Prima la rete, poi i dati, un binomio invincibile per un futuro sempre più digitale. Elliott fa rotta sui trend di consumo e le abitudini di acquisto di oltre cento Paesi, le ricerche di mercato e l'audience tv (comprese le trasmissioni in streaming offerte da Netflix e Amazon) dopo aver scommesso sull'evoluzione della banda larga con l'ingresso la scorsa primavera in Tim (dove ha l'8,85% e, in alleanza con la Cdp, ha conquistato il timone della governance) e poi in Vodafone su cui il fondo è dato in azione anche se non si hanno notizie precise in merito alla quota detenuta.

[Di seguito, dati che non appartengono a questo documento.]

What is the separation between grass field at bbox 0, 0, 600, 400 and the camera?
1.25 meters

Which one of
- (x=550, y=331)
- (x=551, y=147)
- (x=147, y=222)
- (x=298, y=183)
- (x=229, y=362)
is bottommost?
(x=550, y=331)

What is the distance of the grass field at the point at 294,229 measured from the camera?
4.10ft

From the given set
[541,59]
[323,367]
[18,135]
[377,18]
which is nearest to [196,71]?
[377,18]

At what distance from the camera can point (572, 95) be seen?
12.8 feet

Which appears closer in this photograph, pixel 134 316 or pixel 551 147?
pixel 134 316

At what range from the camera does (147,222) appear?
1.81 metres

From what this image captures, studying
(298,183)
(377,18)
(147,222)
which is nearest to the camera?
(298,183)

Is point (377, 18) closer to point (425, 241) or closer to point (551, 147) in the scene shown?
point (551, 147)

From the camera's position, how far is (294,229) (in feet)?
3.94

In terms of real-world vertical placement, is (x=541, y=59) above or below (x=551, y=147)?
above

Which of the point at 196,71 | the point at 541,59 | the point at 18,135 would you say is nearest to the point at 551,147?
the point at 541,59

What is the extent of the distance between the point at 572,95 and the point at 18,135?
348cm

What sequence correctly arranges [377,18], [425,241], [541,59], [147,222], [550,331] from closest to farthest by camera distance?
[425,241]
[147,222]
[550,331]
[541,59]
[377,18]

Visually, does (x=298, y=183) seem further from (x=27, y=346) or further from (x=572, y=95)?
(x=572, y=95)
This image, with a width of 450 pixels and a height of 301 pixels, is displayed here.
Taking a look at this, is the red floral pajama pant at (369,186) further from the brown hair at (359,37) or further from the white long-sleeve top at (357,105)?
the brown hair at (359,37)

Il fondo attivista creato da Paul Singer ha infatti rilevato, l'8,4% di Nielsen Holdings, la società che, nel 1923, ha inventato le ricerche di mercato e che tra l'altro, in Italia, fornisce i dati ad Auditel e Audiweb. Complice il rapido cambiamento dell'universo dei media, la rivoluzione delle abitudini di acquisto dettata da internet, oltre alla conseguente trasformazione degli investimenti pubblicitari, la società da inizio anno ha perso oltre il 40% della propria capitalizzazione di mercato. Si tratta della terza peggiore performance registrata da gennaio sull'S&P500. E, con il titolo intorno a 24 dollari, assai lontano dai massimi toccati nel luglio 2016 a 55,8 dollari.

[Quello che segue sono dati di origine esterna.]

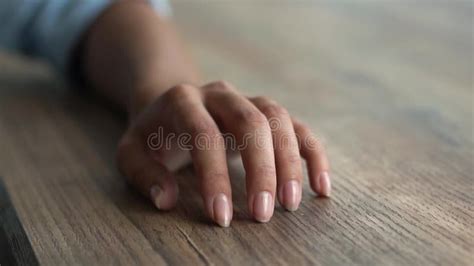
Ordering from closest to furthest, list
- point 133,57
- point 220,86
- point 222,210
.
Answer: point 222,210 < point 220,86 < point 133,57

Quale è l'obiettivo di Elliott, diventato quarto azionista dietro Vanguard Group, Fidelity Management e Capital Research Global investors? A quanto sembra il rilancio, la separazione e la messa in vendita delle divisioni del gruppo. Un portavoce di Nielsen ha fatto sapere che la società e il suo cda «accolgono con favore le opinioni degli azionisti, incluso Elliott».

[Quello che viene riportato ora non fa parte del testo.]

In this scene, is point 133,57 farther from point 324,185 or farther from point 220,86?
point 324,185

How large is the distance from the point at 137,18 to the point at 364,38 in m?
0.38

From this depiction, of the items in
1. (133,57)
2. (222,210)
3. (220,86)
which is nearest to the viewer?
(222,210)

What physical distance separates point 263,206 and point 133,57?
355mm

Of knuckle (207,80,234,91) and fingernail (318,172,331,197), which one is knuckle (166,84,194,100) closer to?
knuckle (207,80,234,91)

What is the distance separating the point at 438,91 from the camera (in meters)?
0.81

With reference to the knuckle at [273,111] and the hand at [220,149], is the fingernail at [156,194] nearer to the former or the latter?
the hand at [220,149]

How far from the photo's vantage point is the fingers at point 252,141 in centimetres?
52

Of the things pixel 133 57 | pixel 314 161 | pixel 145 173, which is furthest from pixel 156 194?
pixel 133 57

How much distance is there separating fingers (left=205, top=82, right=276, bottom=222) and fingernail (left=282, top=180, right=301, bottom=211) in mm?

Gli oltre 6,5 miliardi di dollari di fatturato generati dal gruppo derivano per il 51% proprio dall'analisi di ciò che guardano i consumatori (la cosiddetta divisione «watch»), mentre per il 49% da come acquistano (l'area «buy»). A livello di redditività il segmento «watch» presenta un margine operativo lordo al 44% dei giro d'affari, mentre quello «buy» si ferma al 18 per cento. Nielsen ha annunciato a fine luglio una profonda revisione del business dei dati sui consumi e, sul fronte dell'analisi dell'audience, si è adeguata alle stelle del web per tenere il passo con le mutate esigenze dei clienti. Ma i conti non tornano. Nel secondo trimestre la società ha visto gli utili franare del 45% a 72 milioni su un giro d'affari di 858 milioni (-4,5%). Non solo la leva (il rapporto tra debito e margine operativo lordo) a fine giugno si attestava a 4,16 (in genere il punto di equilibrio è visto dagli analisti a 3). Su queste basi Nielsen ha rivisto al ribasso le proprie stime sul 2018 portando le attese di utile per azione a 0,95-1 dollari dai precedenti 1,5-1,56 dollari e i flussi di cassa a 550-575 milioni da 800 milioni.

Non è un caso che il direttore finanziario Jamere Jackson abbia dichiarato in merito «si tratta di uno dei trimestri più difficili in oltre un decennio». Un periodo ancor più complesso visto che l'ad, Mitch Barns, è in uscita a fine anno.